(EXERCISE GOAL): Copy out the records starting with the line that contains "If we compare" and going on through the line that contains "3073 millimetres", keeping each record's wording intact. Rescale only the numbers in the answers (the box coordinates, point coordinates and distances) by multiplying each by 1.95 and rounding to a whole number, with halves rounded up.

(ENTRIES):
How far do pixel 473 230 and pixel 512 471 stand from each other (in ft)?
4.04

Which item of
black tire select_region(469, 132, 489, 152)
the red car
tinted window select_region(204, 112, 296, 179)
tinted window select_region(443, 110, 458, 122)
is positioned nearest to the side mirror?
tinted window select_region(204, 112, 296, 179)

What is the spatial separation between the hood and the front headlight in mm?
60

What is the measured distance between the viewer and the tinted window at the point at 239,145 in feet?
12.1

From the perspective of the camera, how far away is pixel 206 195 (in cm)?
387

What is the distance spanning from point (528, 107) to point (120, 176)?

---

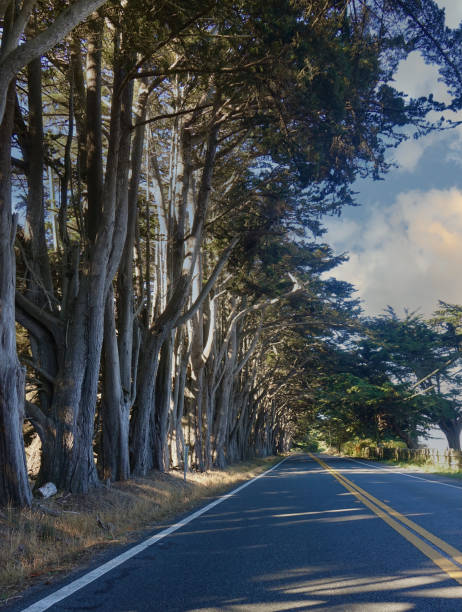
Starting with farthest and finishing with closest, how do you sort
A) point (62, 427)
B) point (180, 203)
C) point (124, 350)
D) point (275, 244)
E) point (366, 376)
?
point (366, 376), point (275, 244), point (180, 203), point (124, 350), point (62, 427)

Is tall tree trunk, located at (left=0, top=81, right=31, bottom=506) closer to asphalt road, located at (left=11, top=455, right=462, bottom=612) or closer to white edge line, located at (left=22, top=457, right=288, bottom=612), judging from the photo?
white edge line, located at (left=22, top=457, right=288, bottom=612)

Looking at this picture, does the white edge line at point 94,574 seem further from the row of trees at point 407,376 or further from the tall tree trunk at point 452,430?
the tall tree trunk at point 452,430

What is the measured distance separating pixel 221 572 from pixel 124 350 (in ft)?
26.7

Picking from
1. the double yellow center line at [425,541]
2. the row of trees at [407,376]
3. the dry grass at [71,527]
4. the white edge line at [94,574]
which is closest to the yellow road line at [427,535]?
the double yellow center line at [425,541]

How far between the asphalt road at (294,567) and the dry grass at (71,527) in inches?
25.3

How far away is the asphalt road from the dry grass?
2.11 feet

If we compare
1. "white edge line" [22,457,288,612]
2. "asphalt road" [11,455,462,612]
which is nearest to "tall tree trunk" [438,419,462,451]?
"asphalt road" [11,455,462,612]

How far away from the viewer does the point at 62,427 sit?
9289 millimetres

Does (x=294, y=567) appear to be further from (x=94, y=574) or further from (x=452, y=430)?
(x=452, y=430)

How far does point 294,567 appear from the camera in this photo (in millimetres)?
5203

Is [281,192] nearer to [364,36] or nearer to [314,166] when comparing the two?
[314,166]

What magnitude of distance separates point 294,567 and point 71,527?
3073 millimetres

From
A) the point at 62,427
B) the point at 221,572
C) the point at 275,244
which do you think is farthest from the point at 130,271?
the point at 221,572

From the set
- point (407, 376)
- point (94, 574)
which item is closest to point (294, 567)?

(RESPONSE BELOW):
If we compare
1. "white edge line" [22,457,288,612]
2. "asphalt road" [11,455,462,612]
which is nearest to "tall tree trunk" [438,419,462,451]?
"asphalt road" [21,887,901,1193]

How far away from the viewer does the point at 62,427 sit?
18114 millimetres

Does (x=294, y=567) appear to be further from (x=94, y=574) or further from (x=452, y=430)?
(x=881, y=839)

How far does point 294,567 appear from the camera in this photo (in millimetres)?
10146

Is [281,192] nearer to [364,36] or nearer to [314,166] when comparing the two?
[612,324]

What magnitude of distance separates point 294,567 and point 71,527?
5992 millimetres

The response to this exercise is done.